Photos courtesy of Stephanie LaBaff and Amanda Duffy
Mother Nature put on a spectacular sunset display over the Indian River Lagoon as guests gathered at the home of hosts Liz and Ken Whitney to celebrate donors and scholars at the annual Orchid Outreach Cocktail Reception.
Friends and neighbors enjoyed food and beverages provided by the Orchid Outreach committee, as they mingled with the scholarship recipients and their families and learned about their educational plans for the future.
Orchid Outreach has distributed more than $1.1 million in scholarships to 177 high school graduates since its founding in 2002, all made possible by the generosity of the residents of the Orchid Island community.
Maureen Baus, Orchid Outreach chairwoman, said more than $100,000 had been raised this year, surpassing previous donation totals. As a result, the organization was able to provide scholarships to 23 recipients for the 2022-2023 academic year, their largest number of scholarships distributed in a single year to date.
Baus explained that the scholarships are given to full- or part-time students pursuing two-year or four-year degrees, technical certificates or applied technology diplomas, so that the students can pursue whatever is best for their individual futures.

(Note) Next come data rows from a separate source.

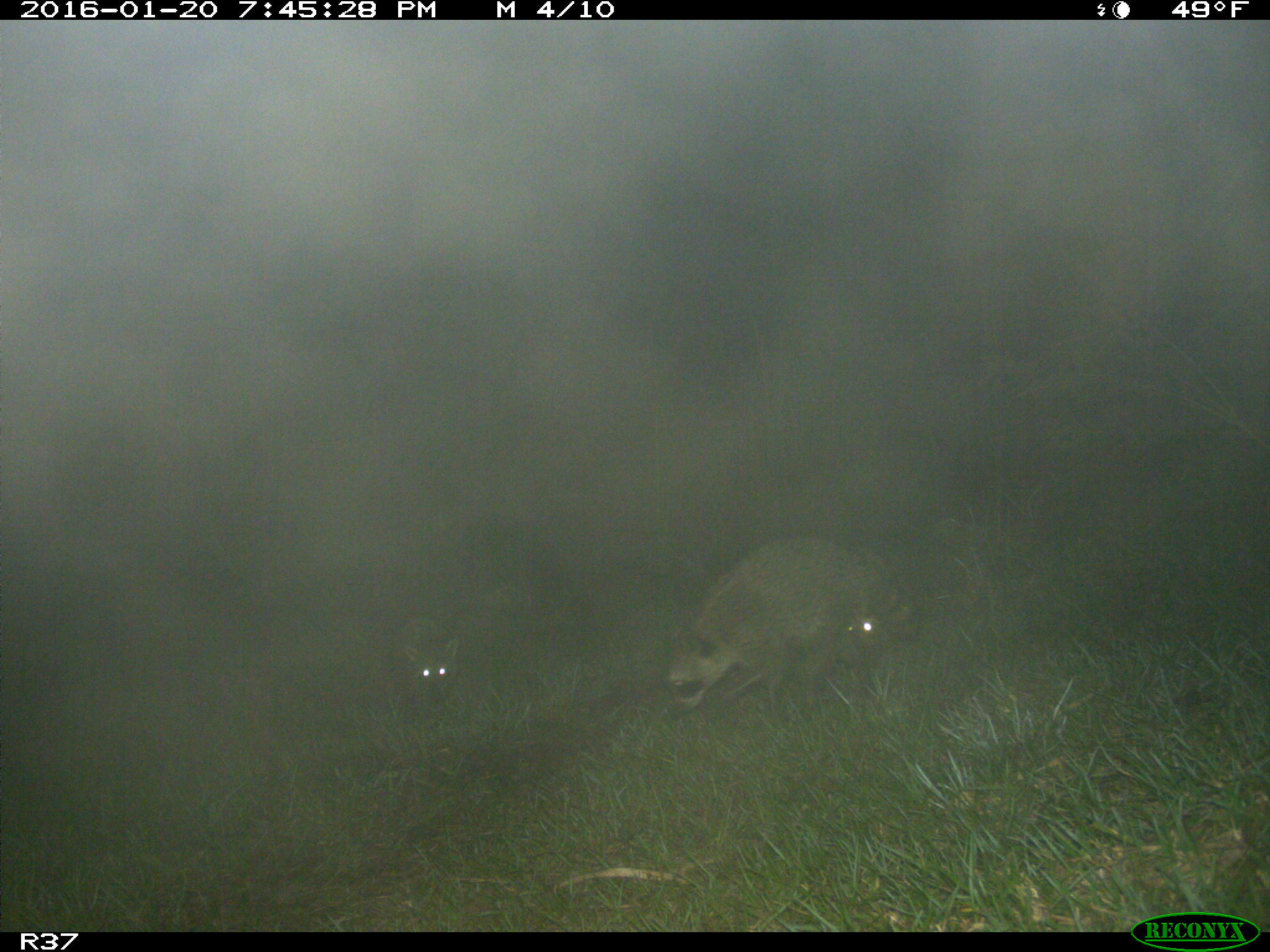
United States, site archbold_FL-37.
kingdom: Animalia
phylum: Chordata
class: Mammalia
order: Carnivora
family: Procyonidae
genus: Procyon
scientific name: Procyon lotor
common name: common raccoon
Procyon lotor (common raccoon).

The Scholarship Foundation of Indian River County and the Indian River State College Foundation assist with the distribution of the scholarship funds, which cover tuition and expenses, including books and other miscellaneous items.
Scholarship recipients must be Orchid Island employees or their family members, or first responders and their family members.
This year, five recipients – Nevaeh Huber, Caitlyn Miller, Melissa Pereira, Erin Mrazek, and Richard Tehasse – were either Orchid employees or family members.
Several scholars shared their career goals after earning degrees in computer science, business management, elementary education, nursing and human services.
Rossie Jenkins spoke with emotion about pursuing an associate degree in nursing.
“I’ve been in Indian River County my entire life; I am the only girl of five boys.
“I will actually be the first-generation graduate of college within my family,” said Jenkins.
“I can’t begin to tell you what this means to me.”
“This is a great program, and it really means a lot to me and our team,” said Rob Tench, general manager of the Orchid Island Golf and Beach Club.
“The number of kids who have gone to college and benefited by your generosity is terrific.”